Pearls of wisdom
Tips for a great raw oyster program
What leads up to that first luxurious gulp of oyster? From purchasing to storing to shucking and serving, here’s how to create an oyster experience that engages all the senses.
Presentation: The visual
Every oyster has its own beauty. Putting half shells in the spotlight can be one mark of an oyster program done right.
The seafood tower at Ocean Prime Boston, part of a 14-unit chain of upscale seafood restaurants by Cameron Mitchell, tends to turn heads when delivered to the table.
The Smoking Shellfish Tower
The tower — which includes oysters on the half shell, as well as other seafood — is draped in bright green seaweed and billowing with puffs of smoke, thanks to pellets of dry ice and a last-second splash of water.“Once we send one out of the kitchen and the server walks it out, we know there will be a bunch more orders for the tower coming in,” said Mitch Brumels, the restaurant’s executive chef. “It’s kind of a show.”
The right kind of ice is key for serving oysters, whether on something elaborate like the tower or a simple platter with a drain to keep the presentation from getting waterlogged. At Ocean Prime, one ice machine is dedicated to oysters, producing ice that’s perfectly flaked.
The setting is part of the presentation at Merroir in Topping, Va., the site of the Chesapeake Bay oyster farm and the location that started it all for the Rappahannock Oyster Co.’s group of restaurants.
Brothers Travis and Ryan Croxton’s growing oyster restaurant empire began on the scenic plot of land and sea where they revived their grandfather’s oyster company — and, some would say, the Chesapeake Bay’s whole oyster farming industry by bringing the latest advances in aquaculture to the area.
The Croxton brothers have two locations in Richmond, Va., including Rappahannock restaurant and Rapp Session oyster saloon; as well as oyster bar locations in Washington, D.C., Charleston, S.C., and another slated to open in Los Angeles in September.
For Ryan Croxton, that first location on Chesapeake Bay is the purest, most stripped-down experience, truly connecting the oyster eater with the water.
“Merroir is one in a million. It is not repeatable,” Croxton said. “That’s where the farm is, and chefs would always ask me to come try our oysters. So we opened a tasting room.
oysters., rappsession
“It’s very low key and simplistic,” he added. “It’s not a chef-led restaurant like our other restaurants. It’s more about honoring what comes out of the bay. We don’t want the place to ever get complicated.”
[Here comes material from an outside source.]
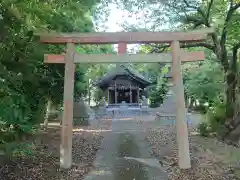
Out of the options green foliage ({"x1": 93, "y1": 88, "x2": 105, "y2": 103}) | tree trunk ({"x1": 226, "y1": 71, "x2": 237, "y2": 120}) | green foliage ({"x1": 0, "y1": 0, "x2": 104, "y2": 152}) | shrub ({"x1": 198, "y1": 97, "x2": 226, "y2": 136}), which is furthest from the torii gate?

The name Merroir is a play on the word terroir, and in the same way that soil and climate affects the taste of wine, the state of the ocean influences the flavor of oysters.
“We ripped off the terminology of wine and the whole business approach, and people really responded to it,” Croxton said.
Taste and how to talk about it
To feed the need for oyster satisfaction, servers must be able to speak with authority on the characteristics and backstory of each oyster on the menu.